Extract each line of the data and write it out again exactly.

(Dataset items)

= = = = = = =

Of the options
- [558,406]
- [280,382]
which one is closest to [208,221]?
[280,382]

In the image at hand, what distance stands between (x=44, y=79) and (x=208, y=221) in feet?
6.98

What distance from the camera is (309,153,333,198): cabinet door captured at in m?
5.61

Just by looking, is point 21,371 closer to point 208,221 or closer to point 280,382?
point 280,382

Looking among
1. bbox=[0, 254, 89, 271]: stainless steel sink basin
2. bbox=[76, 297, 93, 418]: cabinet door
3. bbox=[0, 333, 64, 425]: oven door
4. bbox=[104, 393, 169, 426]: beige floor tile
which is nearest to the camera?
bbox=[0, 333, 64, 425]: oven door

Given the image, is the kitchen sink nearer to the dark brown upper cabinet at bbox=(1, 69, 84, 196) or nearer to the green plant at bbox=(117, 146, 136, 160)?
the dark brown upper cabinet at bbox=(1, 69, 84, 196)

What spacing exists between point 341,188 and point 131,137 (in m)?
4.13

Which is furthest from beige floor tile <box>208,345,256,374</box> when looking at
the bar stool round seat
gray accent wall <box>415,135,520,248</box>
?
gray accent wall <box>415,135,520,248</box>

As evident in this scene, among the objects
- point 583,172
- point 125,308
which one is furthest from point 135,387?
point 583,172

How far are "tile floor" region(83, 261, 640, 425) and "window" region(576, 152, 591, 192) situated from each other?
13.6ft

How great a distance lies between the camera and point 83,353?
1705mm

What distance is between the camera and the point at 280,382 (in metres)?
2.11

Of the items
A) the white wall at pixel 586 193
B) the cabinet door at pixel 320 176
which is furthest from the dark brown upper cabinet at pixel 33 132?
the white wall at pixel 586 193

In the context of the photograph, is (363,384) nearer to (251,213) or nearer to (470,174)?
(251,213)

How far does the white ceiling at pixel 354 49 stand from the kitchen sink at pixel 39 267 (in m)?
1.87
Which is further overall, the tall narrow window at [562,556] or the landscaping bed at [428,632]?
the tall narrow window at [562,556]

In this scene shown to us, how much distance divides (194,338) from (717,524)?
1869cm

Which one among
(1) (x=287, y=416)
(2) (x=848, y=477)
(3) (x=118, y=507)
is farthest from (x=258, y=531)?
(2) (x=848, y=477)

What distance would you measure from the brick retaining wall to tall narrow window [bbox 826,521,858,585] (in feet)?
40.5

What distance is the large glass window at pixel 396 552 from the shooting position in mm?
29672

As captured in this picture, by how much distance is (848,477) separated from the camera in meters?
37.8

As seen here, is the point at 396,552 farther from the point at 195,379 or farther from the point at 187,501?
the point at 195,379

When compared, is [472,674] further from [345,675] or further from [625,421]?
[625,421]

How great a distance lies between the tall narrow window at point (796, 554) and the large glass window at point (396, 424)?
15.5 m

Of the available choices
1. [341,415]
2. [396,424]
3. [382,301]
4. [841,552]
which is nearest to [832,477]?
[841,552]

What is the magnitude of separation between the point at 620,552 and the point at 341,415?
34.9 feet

= = = = = = =

Written reply →
Of the options
- [558,406]
- [280,382]
which one is closest to [208,221]?
[280,382]

In the image at hand, what distance stands between (x=44, y=79) and (x=208, y=221) in feet?
6.98

What distance from the camera is (309,153,333,198): cabinet door captured at in m?
5.61

Just by looking, is point 21,371 closer to point 208,221 or closer to point 280,382?
point 280,382

Looking among
1. bbox=[0, 254, 89, 271]: stainless steel sink basin
2. bbox=[76, 297, 93, 418]: cabinet door
3. bbox=[0, 333, 64, 425]: oven door
4. bbox=[104, 393, 169, 426]: beige floor tile
which is nearest to the camera?
bbox=[0, 333, 64, 425]: oven door

Given the image, is the kitchen sink nearer to the dark brown upper cabinet at bbox=(1, 69, 84, 196) or nearer to the green plant at bbox=(117, 146, 136, 160)?
the dark brown upper cabinet at bbox=(1, 69, 84, 196)

What spacing exists between point 341,188 and point 131,137 (in m)?
4.13

Which is furthest from beige floor tile <box>208,345,256,374</box> when looking at
the bar stool round seat
gray accent wall <box>415,135,520,248</box>
?
gray accent wall <box>415,135,520,248</box>

As evident in this scene, among the objects
- point 583,172
- point 125,308
which one is furthest from point 135,387?
point 583,172

How far are "tile floor" region(83, 261, 640, 425) and "window" region(576, 152, 591, 192) situated from each other?
13.6ft

How great a distance lies between the camera and point 83,353?
1705mm

What distance is between the camera and the point at 280,382 (in metres)?
2.11

Of the items
A) the white wall at pixel 586 193
B) the cabinet door at pixel 320 176
which is furthest from the dark brown upper cabinet at pixel 33 132?
the white wall at pixel 586 193

In the context of the photograph, is (363,384) nearer to (251,213) or nearer to (470,174)?
(251,213)

How far does the white ceiling at pixel 354 49 stand from the kitchen sink at pixel 39 267 (in m)?
1.87
Which is further overall, the tall narrow window at [562,556] or the landscaping bed at [428,632]?
the tall narrow window at [562,556]

In this scene shown to us, how much distance divides (194,338) from (717,524)?
1869cm

Which one among
(1) (x=287, y=416)
(2) (x=848, y=477)
(3) (x=118, y=507)
is farthest from (x=258, y=531)?
(2) (x=848, y=477)

What distance would you measure from the brick retaining wall to tall narrow window [bbox 826,521,858,585] (in feet)?
40.5

What distance is the large glass window at pixel 396 552 from the shooting position in mm?
29672

As captured in this picture, by how much distance is (848,477) separated from the camera in meters?
37.8

As seen here, is the point at 396,552 farther from the point at 195,379 or farther from the point at 187,501?
the point at 195,379

When compared, is [472,674] further from [345,675] or further from [625,421]?
[625,421]

How great a distance lies between the tall narrow window at point (796, 554) and the large glass window at point (396, 424)?
15.5 m

Of the available choices
1. [341,415]
2. [396,424]
3. [382,301]
4. [841,552]
which is nearest to [832,477]?
[841,552]

What is the magnitude of separation between the point at 620,552 and the point at 341,415?
34.9 feet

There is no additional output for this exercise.